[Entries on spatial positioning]

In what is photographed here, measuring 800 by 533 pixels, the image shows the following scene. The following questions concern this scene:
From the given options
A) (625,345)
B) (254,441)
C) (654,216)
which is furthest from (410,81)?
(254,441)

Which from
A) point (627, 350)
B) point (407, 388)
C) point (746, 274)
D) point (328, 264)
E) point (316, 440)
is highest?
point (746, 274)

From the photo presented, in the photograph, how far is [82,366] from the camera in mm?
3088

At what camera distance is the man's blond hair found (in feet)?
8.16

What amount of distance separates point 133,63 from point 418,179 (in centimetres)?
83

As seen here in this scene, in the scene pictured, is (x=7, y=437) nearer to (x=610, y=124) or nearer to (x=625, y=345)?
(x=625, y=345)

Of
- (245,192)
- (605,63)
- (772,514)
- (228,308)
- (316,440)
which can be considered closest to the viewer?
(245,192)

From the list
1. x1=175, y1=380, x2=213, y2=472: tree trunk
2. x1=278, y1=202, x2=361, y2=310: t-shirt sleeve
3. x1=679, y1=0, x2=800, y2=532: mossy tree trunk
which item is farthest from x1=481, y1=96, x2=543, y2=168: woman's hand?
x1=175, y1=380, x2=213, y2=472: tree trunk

---

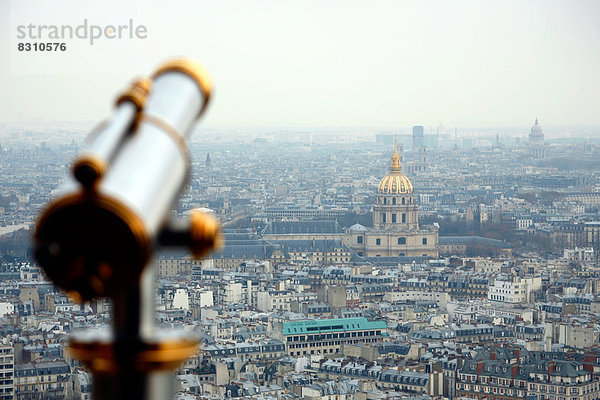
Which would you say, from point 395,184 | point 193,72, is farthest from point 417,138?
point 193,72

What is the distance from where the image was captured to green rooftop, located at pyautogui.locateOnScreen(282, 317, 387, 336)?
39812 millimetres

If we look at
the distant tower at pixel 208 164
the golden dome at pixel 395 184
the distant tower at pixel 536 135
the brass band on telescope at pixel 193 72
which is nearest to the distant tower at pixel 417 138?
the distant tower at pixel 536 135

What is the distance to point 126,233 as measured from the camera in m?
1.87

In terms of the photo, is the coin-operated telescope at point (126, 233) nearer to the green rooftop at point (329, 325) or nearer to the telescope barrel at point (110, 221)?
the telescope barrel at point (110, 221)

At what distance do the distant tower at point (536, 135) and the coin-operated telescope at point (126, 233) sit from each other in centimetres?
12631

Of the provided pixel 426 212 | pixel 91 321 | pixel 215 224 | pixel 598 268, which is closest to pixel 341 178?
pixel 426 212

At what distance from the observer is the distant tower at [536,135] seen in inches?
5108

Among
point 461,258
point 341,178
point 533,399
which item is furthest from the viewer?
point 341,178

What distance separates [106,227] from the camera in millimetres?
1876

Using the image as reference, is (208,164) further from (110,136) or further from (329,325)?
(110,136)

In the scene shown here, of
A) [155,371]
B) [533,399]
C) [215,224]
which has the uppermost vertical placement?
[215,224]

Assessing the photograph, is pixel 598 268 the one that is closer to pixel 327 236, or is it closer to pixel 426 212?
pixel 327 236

...

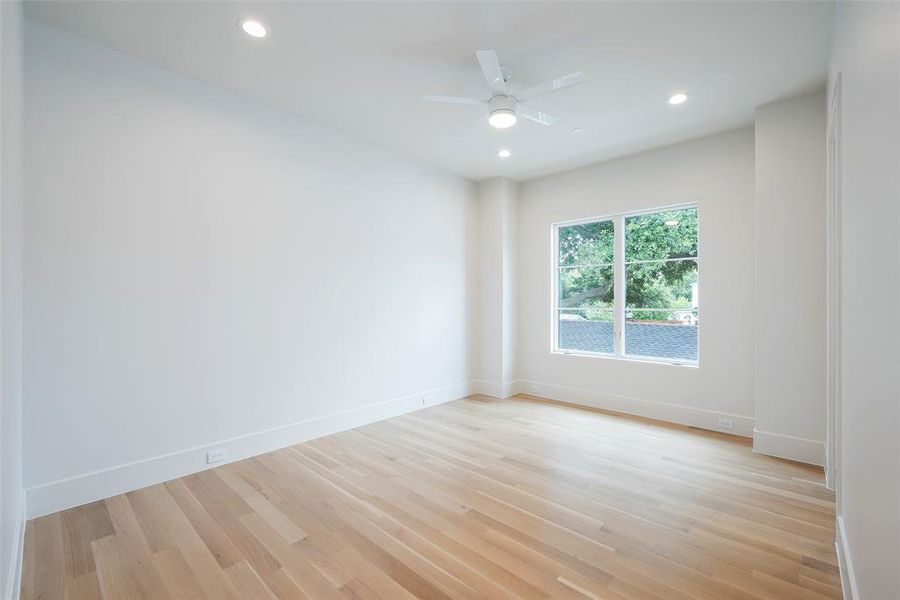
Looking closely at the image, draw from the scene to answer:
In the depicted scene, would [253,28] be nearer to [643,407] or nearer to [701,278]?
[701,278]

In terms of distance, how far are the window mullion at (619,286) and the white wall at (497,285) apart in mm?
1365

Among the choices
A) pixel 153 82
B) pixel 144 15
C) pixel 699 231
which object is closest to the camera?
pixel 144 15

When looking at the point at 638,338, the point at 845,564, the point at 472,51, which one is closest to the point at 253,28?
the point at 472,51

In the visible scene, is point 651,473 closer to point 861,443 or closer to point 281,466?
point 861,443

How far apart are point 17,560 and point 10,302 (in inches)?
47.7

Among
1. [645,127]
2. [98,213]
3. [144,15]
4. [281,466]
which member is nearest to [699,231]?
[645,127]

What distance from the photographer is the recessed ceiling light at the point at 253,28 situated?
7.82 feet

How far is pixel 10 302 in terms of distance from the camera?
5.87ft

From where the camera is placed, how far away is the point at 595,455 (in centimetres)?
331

Aim: How many lines of the material contain the string "apart"? Reply with the number alone.

The answer: 2